Big rain drops ran down Mason’s face and neck, pooling where his hoodie met his skin. “Please,” he said. “You’re soaked through, and you’re shivering. Let me give you a ride.”

“I’m sorry, but I don’t trust strangers.”

“Then allow me to introduce myself. I’m Mason Hayes.” He held out his hand, but she only looked at it, so he let it fall back to his side. She was hesitant and she was scared, and that was the last thing he wanted, so he broke out the signature Hayes smile known to charm anyone it came in contact with. “If that doesn’t mean anything to you then that tells me you’re not from around here.”

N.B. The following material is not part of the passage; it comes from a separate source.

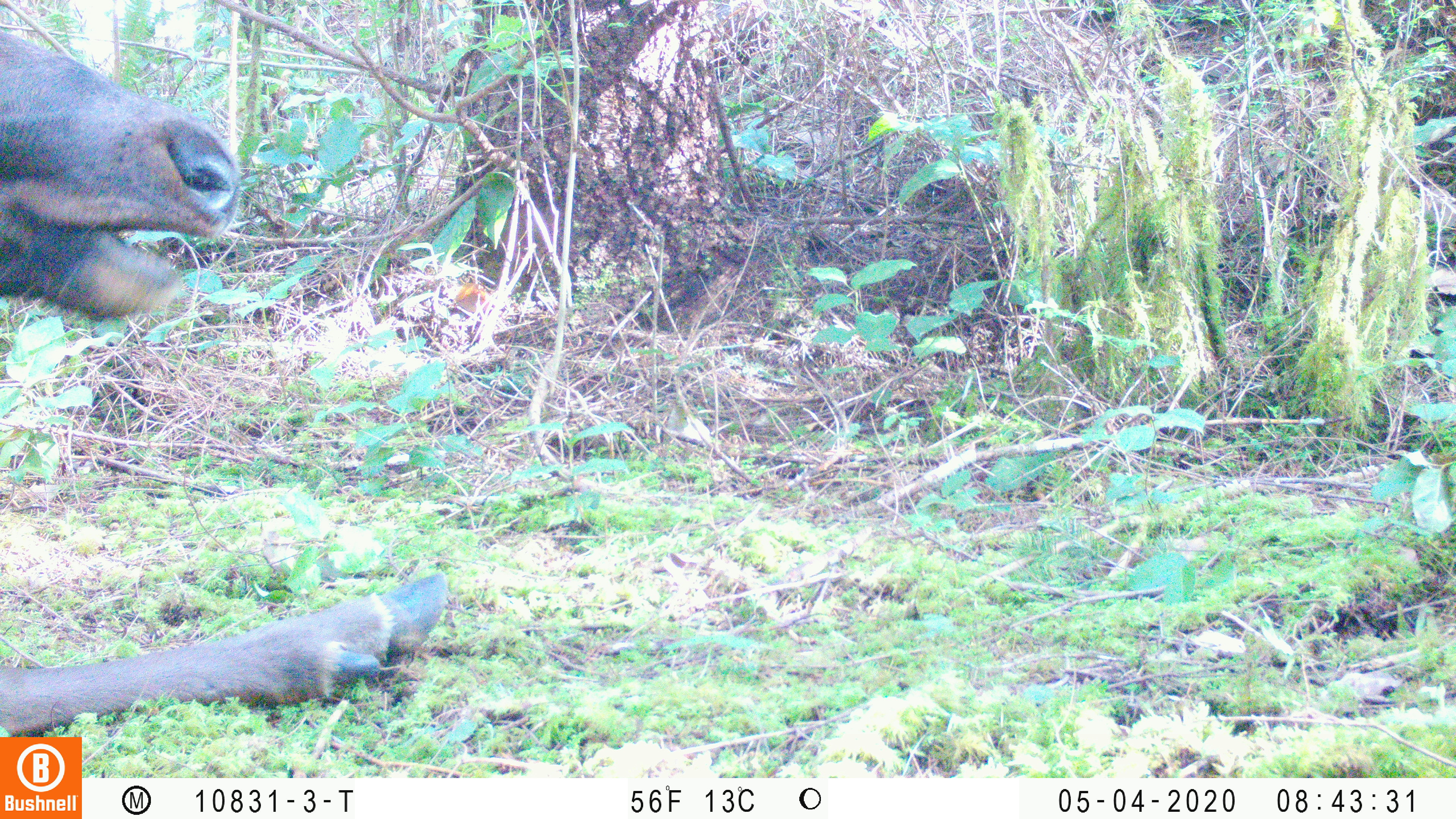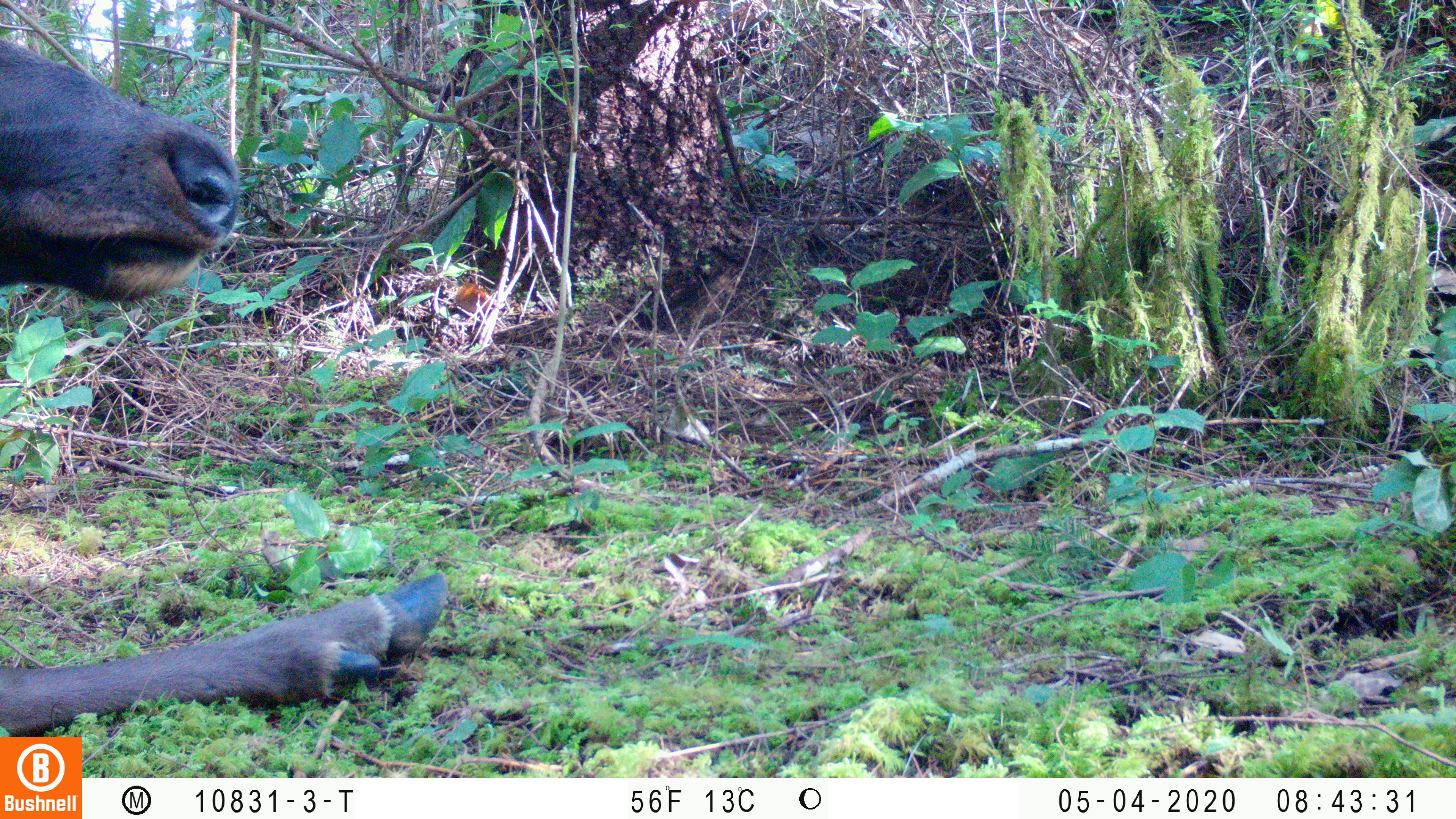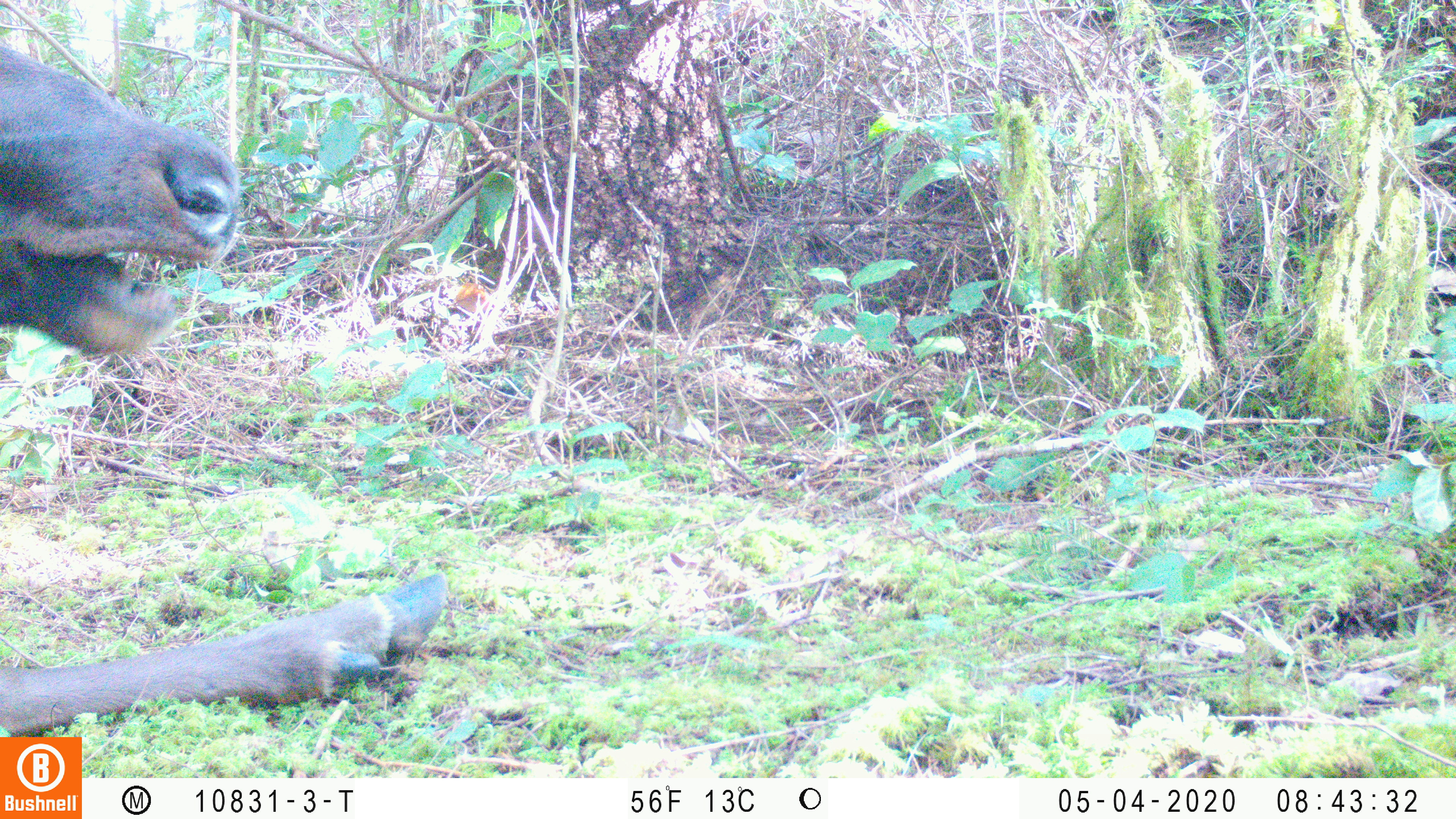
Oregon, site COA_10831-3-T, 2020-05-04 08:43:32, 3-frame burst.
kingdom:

“Are you famous or something?”

“In our own right,” he said with a laugh. “I was born and raised in this town. My parents own Basil Hill Farms that’s currently running the state’s famous Fall Festival, my sister owns Serenity Glass Blowing Studios, my sister-in-law owns Sweet Dream Bakery, my soon to be brother-in-law owns the Chain and Spoke. Oh, and my oldest brother is the Sheriff, so I really can’t be a serial killer, because that would be bad for business. So please, let me give you a ride.”

She stood there, rain sluicing down her black leather coat as she fidgeted with her hands. Finally, with a deep breath she nodded. “All right.”